• **Required task A**:
Duplicate the passage on the Whitney Museum's website between "This highly collaborative" and "site are created.", inclusive.
• **Required task B**:
According to the passage on the Whitney Museum's website, who continues to develop new modules for the Whitney as additional areas of the site are created?
• **Required task C**:
Resume the passage on the Whitney Museum's website after its final sentence.

Fig 8: Sandbox landing page in Economy

Procedures have also been established for each type of update: adding new information to existing Web pages; cloning and adding new Web pages to existing areas of the site; and creating entirely new sections of the site that require new navigation and Web pages in consultation with department staff, Web developers, and designers across departments. Many staff have described using Economy as fun. Another staff person has likened the ongoing process of developing collaborative workflows and solutions within the Web site to “living design.”

This highly collaborative approach to site development and ongoing management is unique for a major cultural institution. Thanks to dedicated work by many staff and to interdepartmental collaboration, this process has resulted in a dramatically changed understanding of public outreach and has allowed for distinct connections between Museum staff and the public. Linked by Air continues to develop new modules for the Whitney as additional areas of the site are created.

Design

Designing for a bottom-up Web site

The Whitney is both a New York museum and an American art museum. The global flows, migrations, and exchanges that define and constitute American art and the Whitney's New York location can be seen as a metaphor for the site’s design and process. The site design needs to be inviting and engaging with clearly structured information, easy-to-use navigation, and a focused home page narrative. Art needs a central presence on the homepage and throughout the site, and art images need to be displayed generously. Finally, design choices on the Web site should communicate a contemporary aesthetic and facilitate the site’s organic growth and change over time.

• **Data listing**:
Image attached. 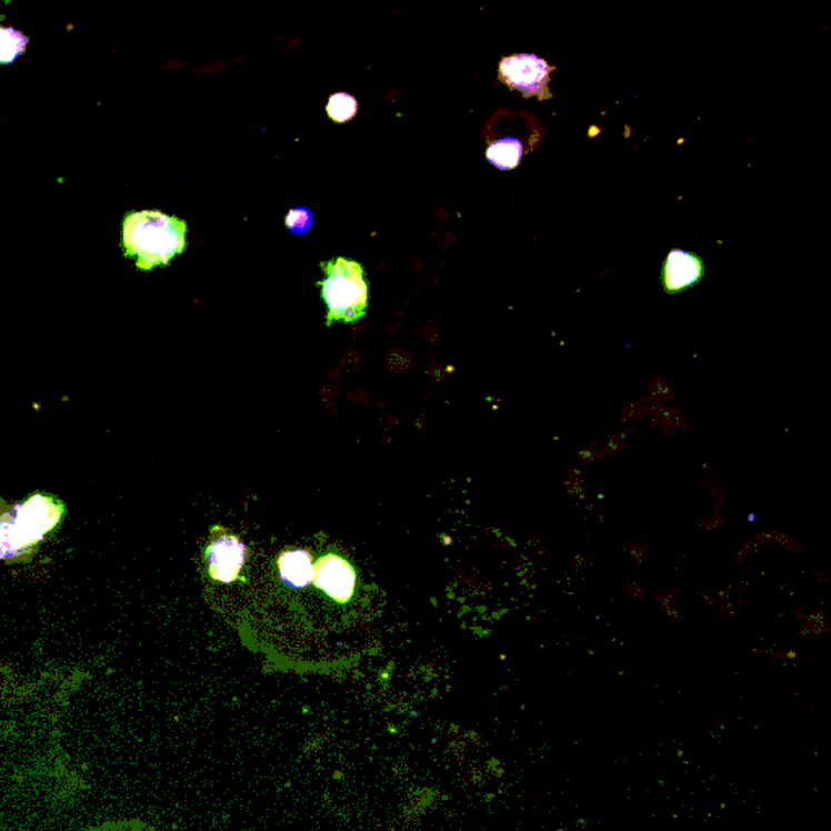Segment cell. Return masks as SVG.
I'll return each instance as SVG.
<instances>
[{
	"instance_id": "obj_10",
	"label": "cell",
	"mask_w": 831,
	"mask_h": 831,
	"mask_svg": "<svg viewBox=\"0 0 831 831\" xmlns=\"http://www.w3.org/2000/svg\"><path fill=\"white\" fill-rule=\"evenodd\" d=\"M27 34L21 33L13 27L0 24V66H10L27 51Z\"/></svg>"
},
{
	"instance_id": "obj_8",
	"label": "cell",
	"mask_w": 831,
	"mask_h": 831,
	"mask_svg": "<svg viewBox=\"0 0 831 831\" xmlns=\"http://www.w3.org/2000/svg\"><path fill=\"white\" fill-rule=\"evenodd\" d=\"M277 567L281 582L292 590H304L313 582L316 563H313L311 552L304 549H290V551L281 552Z\"/></svg>"
},
{
	"instance_id": "obj_3",
	"label": "cell",
	"mask_w": 831,
	"mask_h": 831,
	"mask_svg": "<svg viewBox=\"0 0 831 831\" xmlns=\"http://www.w3.org/2000/svg\"><path fill=\"white\" fill-rule=\"evenodd\" d=\"M323 278L317 288L327 306V327L359 322L368 313L369 284L364 267L348 257H334L320 263Z\"/></svg>"
},
{
	"instance_id": "obj_2",
	"label": "cell",
	"mask_w": 831,
	"mask_h": 831,
	"mask_svg": "<svg viewBox=\"0 0 831 831\" xmlns=\"http://www.w3.org/2000/svg\"><path fill=\"white\" fill-rule=\"evenodd\" d=\"M66 513L61 500L34 494L0 515V561H23L33 554Z\"/></svg>"
},
{
	"instance_id": "obj_6",
	"label": "cell",
	"mask_w": 831,
	"mask_h": 831,
	"mask_svg": "<svg viewBox=\"0 0 831 831\" xmlns=\"http://www.w3.org/2000/svg\"><path fill=\"white\" fill-rule=\"evenodd\" d=\"M312 583L337 603L344 604L353 598L358 575L347 559L327 554L316 563Z\"/></svg>"
},
{
	"instance_id": "obj_4",
	"label": "cell",
	"mask_w": 831,
	"mask_h": 831,
	"mask_svg": "<svg viewBox=\"0 0 831 831\" xmlns=\"http://www.w3.org/2000/svg\"><path fill=\"white\" fill-rule=\"evenodd\" d=\"M552 66L534 54H513L503 58L499 66V77L510 90L524 98L551 100L549 82Z\"/></svg>"
},
{
	"instance_id": "obj_5",
	"label": "cell",
	"mask_w": 831,
	"mask_h": 831,
	"mask_svg": "<svg viewBox=\"0 0 831 831\" xmlns=\"http://www.w3.org/2000/svg\"><path fill=\"white\" fill-rule=\"evenodd\" d=\"M206 558L208 572L214 582L231 584L241 579L242 569L248 559L244 542L223 527L211 528Z\"/></svg>"
},
{
	"instance_id": "obj_1",
	"label": "cell",
	"mask_w": 831,
	"mask_h": 831,
	"mask_svg": "<svg viewBox=\"0 0 831 831\" xmlns=\"http://www.w3.org/2000/svg\"><path fill=\"white\" fill-rule=\"evenodd\" d=\"M121 246L139 270L168 267L188 249V223L160 210L129 211L122 220Z\"/></svg>"
},
{
	"instance_id": "obj_7",
	"label": "cell",
	"mask_w": 831,
	"mask_h": 831,
	"mask_svg": "<svg viewBox=\"0 0 831 831\" xmlns=\"http://www.w3.org/2000/svg\"><path fill=\"white\" fill-rule=\"evenodd\" d=\"M705 277V263L697 253L674 249L665 257L661 281L665 294L675 296L699 284Z\"/></svg>"
},
{
	"instance_id": "obj_12",
	"label": "cell",
	"mask_w": 831,
	"mask_h": 831,
	"mask_svg": "<svg viewBox=\"0 0 831 831\" xmlns=\"http://www.w3.org/2000/svg\"><path fill=\"white\" fill-rule=\"evenodd\" d=\"M284 223H287V228L290 229V232L294 236L308 234L313 227L312 211L306 207L292 208L290 213L287 214Z\"/></svg>"
},
{
	"instance_id": "obj_9",
	"label": "cell",
	"mask_w": 831,
	"mask_h": 831,
	"mask_svg": "<svg viewBox=\"0 0 831 831\" xmlns=\"http://www.w3.org/2000/svg\"><path fill=\"white\" fill-rule=\"evenodd\" d=\"M485 158L492 167L500 171H510L515 169L523 160V143L515 137H503L495 140L494 143L485 150Z\"/></svg>"
},
{
	"instance_id": "obj_11",
	"label": "cell",
	"mask_w": 831,
	"mask_h": 831,
	"mask_svg": "<svg viewBox=\"0 0 831 831\" xmlns=\"http://www.w3.org/2000/svg\"><path fill=\"white\" fill-rule=\"evenodd\" d=\"M358 101H356V98L351 97L350 93L340 91V93H334L329 98V104H327V114H329V118L332 119L333 122H337V124H344V122H350L351 119H353L354 116L358 114Z\"/></svg>"
}]
</instances>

• **Output A**:
This highly collaborative approach to site development and ongoing management is unique for a major cultural institution. Thanks to dedicated work by many staff and to interdepartmental collaboration, this process has resulted in a dramatically changed understanding of public outreach and has allowed for distinct connections between Museum staff and the public. Linked by Air continues to develop new modules for the Whitney as additional areas of the site are created.

• **Output B**:
Linked by Air

• **Output C**:
Navigation

Figure 9

Fig 9: Main site navigation on whitney.org http://whitney.org/

An often-discussed goal of the project was to redistribute silos of content and raise it to the surface, drawing site visitors’ attention to content that might otherwise be hidden or buried within an unfamiliar organizational structure. By reorganizing content to follow user needs rather than the history of its production, the Whitney’s development team sought to provide a more effective and inclusive experience. From prior research and statistical information, we expected that visitors use the Web site in many different ways, and the navigation should be designed to support this multiplicity. Linked by Air developed a site-wide system of navigation that was intended to be both efficient and intuitive for site visitors. The relative flatness of the main navigation is an example of a structure that facilitates a user-centered view of the Whitney’s departments in the most straightforward way possible, but is also easily malleable as new priorities and relationships are negotiated among the Whitney’s departments.

Figure 10

Fig 10: An example of sub-navigation on whitney.org http://whitney.org/Collection

At “eye level,” the navigation system presents the available options at each junction, and does not reduce the choices to a few arbitrary terms. The navigation is organized vertically so that importance, not space, is the constraint on the number of items that are visible at all times. This allows us to add, remove, or reorder items as our understanding of user needs changes and as new opportunities are presented. Rather than categories of information, the navigation items are a selection of links that are important to many users. At the same time as the navigation list expands and flattens, we seek to reduce repetition, so that all items convey new, actionable information.

Accessibility

Figure 11

Fig 11: An example of page design for whitney.org http://whitney.org/Performances/History

The site is designed to provide equal functionality and information to all users through unobtrusive technologies and choices. As a general rule of thumb, it is programmed mainly in simple, text-based HTML, with no decorative graphic except the Museum’s logo, a dot at the bottom of each page, and a background fill. Flash is used only for streaming video. The saved bandwidth is used for larger, higher quality art images.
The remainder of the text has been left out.